Gone With The Wind, "the quintessential film of Hollywood's Golden Age", had three directors (Victor Fleming, George Cukor, and Sam Wood, with only Fleming receiving credit), though producer David O Selznick was the film's main auteur. The Making Of Gone With The Wind, by Steve Wilson, contains more than 600 items from the Selznick archive at the Harry Ransom Center in Texas, to accompany an exhibition which opened yesterday at the University of Texas.
The book includes correspondence from Selznick (with transcriptions of each document in a fifty-page appendix), concept artwork (including stunning drawings by production designer William Cameron Menzies), and on-set photographs. The material is presented chronologically, and the large (often full-page) photos are reproduced with surprising clarity considering they're seventy-five years old.
Selznick sought to adapt novels as faithfully as possible, a process he called 'pictorialization'; this literary approach, and his endless memos, led to creative tensions with his directors. (Thomas Schatz's book The Genius Of The System and the documentary Hitchcock, Selznick, & The End Of Hollywood discuss this further.) Alfred Hitchcock made Rebecca, Spellbound, The Paradine Case, and Notorious while under contract to Selznick; the villain of Rear Window resembles Selznick, and in North By Northwest, Roger O Thornhill's middle initial stands for "Nothing" in a reference to Selznick's similar affectation.

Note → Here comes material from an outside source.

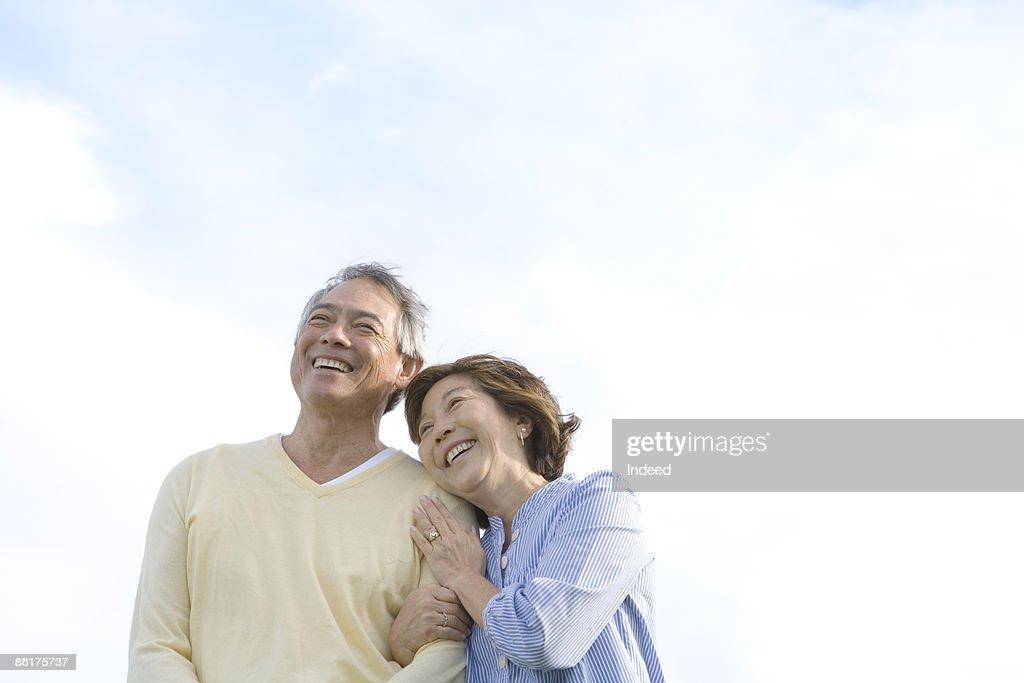 Mature woman embracing man, smiling : Stock Photo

David Thomson (author of Moments That Made The Movies, The Big Screen, Have You Seen...?, The Moment Of Psycho, and A Biographical Dictionary Of Film) wrote the TV documentary Gone With The Wind: The Making Of A Legend, which was broadcast on the launch night of TNT, 3rd October 1988. The 70th and 75th anniversary Gone With The Wind DVD/blu-ray releases include a slim book featuring Selznick archive material, and reproductions of Selznick's memos.